## TASK DESCRIPTION
Using the data that follows, return exactly the lines from the one that contains "Estêvão fala de" through the one that contains "Mira online show from April 25, 9:12 pm", ends included.

## THE DATA
===

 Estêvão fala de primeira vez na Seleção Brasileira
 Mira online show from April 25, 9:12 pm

===

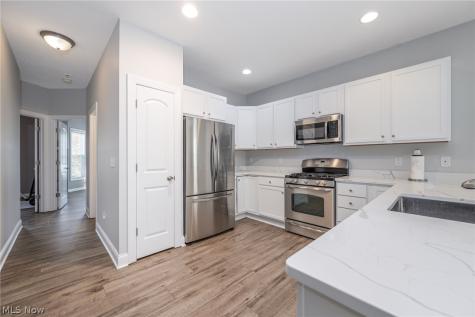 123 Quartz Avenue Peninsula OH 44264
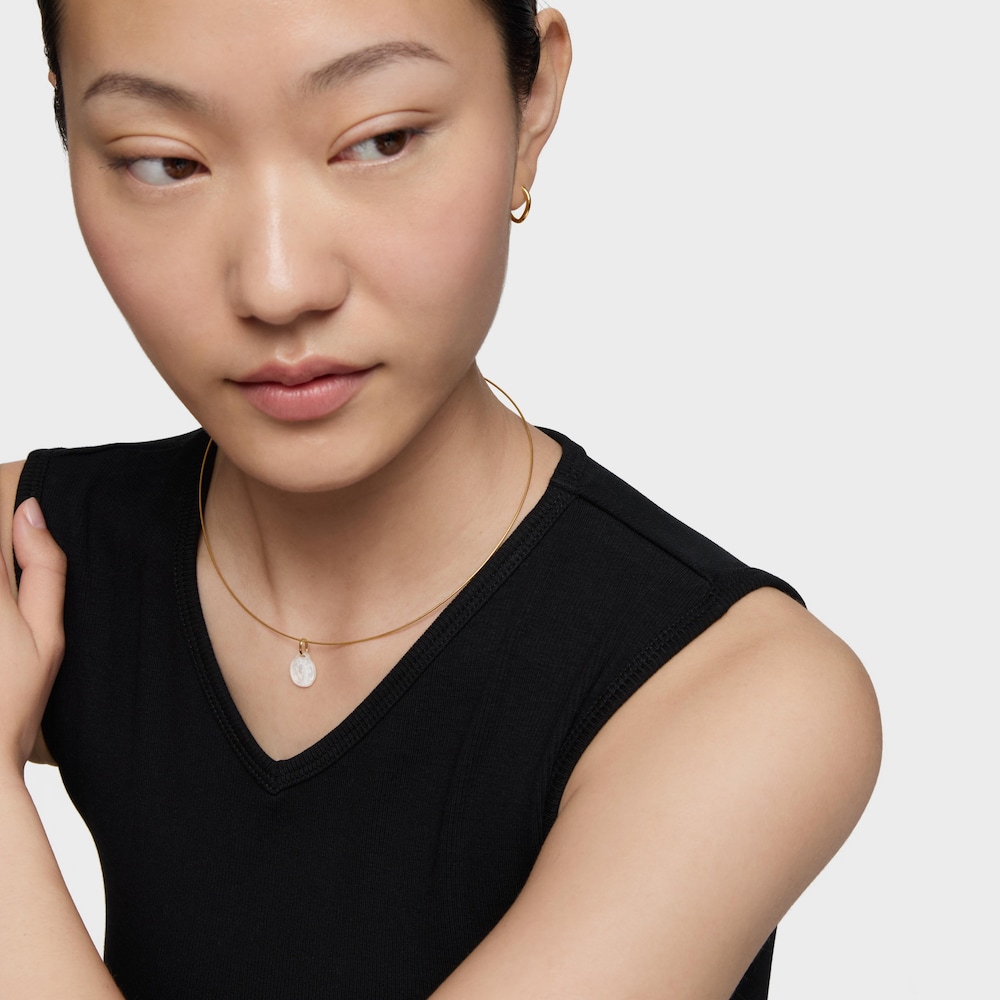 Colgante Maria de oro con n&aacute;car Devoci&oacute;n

===

## WRITTEN ANSWER
 Estêvão fala de primeira vez na Seleção Brasileira
 Mira online show from April 25, 9:12 pm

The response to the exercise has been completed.